EXERCISES TO COMPLETE:
1. In the passage below on Chicago's music history, reproduce the portion starting at "Chicago was the" and ending at "recorded on the Chess label.", substituting "company" for each occurrence of "label".
2. Answer these questions using the passage below on Chicago's music history:
(a) At what address was Chess Records located from 1951 to 1954?
(b) Which church is credited as the place where gospel began?
(c) Who is known as the King of Gospel?

SOURCE EXTRACT:
>>>>

Chicago was the home of the famous Chess records, located at 4858 S. Cottage Grove from 1951-1954.  Though the label was started by Polish immigrants and brothers Leonard and Phil Chess, it was the African American musicians who came to Chicago to live and record music that made the label the historical institution it is today.  Many musicians made their way from the South to the Southside of Chicago to record on the Chess label.  Music legends such as Buddy Guy, Little Richard and Etta James all recorded on the Chess label.

Chicago also has a rich gospel music legacy, with the Bronzeville neighborhood being credited as the birthplace of gospel music.  More specifically Pilgrim Baptist Church on 33rd and Indiana was credited as the place where gospel began.  This was due mostly to the influence of gospel great Thomas Dorsey.  Dorsey’s unique style of combining blues piano and R&B rhythms, contributes to making gospel music what it is today. The Reverend James Cleveland, known as the King of Gospel, and gospel great Albertina Walker were both born in the city.   Gospel music legend Mahalia Jackson also made her home in Chicago.

<<<<

RECORDED INFORMATION:
>>>>

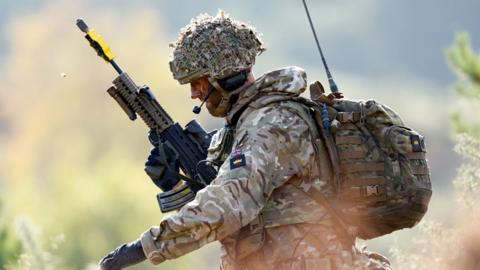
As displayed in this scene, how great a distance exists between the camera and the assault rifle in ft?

<<<<

EXPECTED RESULTS:
1.
Chicago was the home of the famous Chess records, located at 4858 S. Cottage Grove from 1951-1954.  Though the company was started by Polish immigrants and brothers Leonard and Phil Chess, it was the African American musicians who came to Chicago to live and record music that made the company the historical institution it is today.  Many musicians made their way from the South to the Southside of Chicago to record on the Chess company.  Music legends such as Buddy Guy, Little Richard and Etta James all recorded on the Chess company.

2.
(a) 4858 S. Cottage Grove
(b) Pilgrim Baptist Church on 33rd and Indiana
(c) The Reverend James Cleveland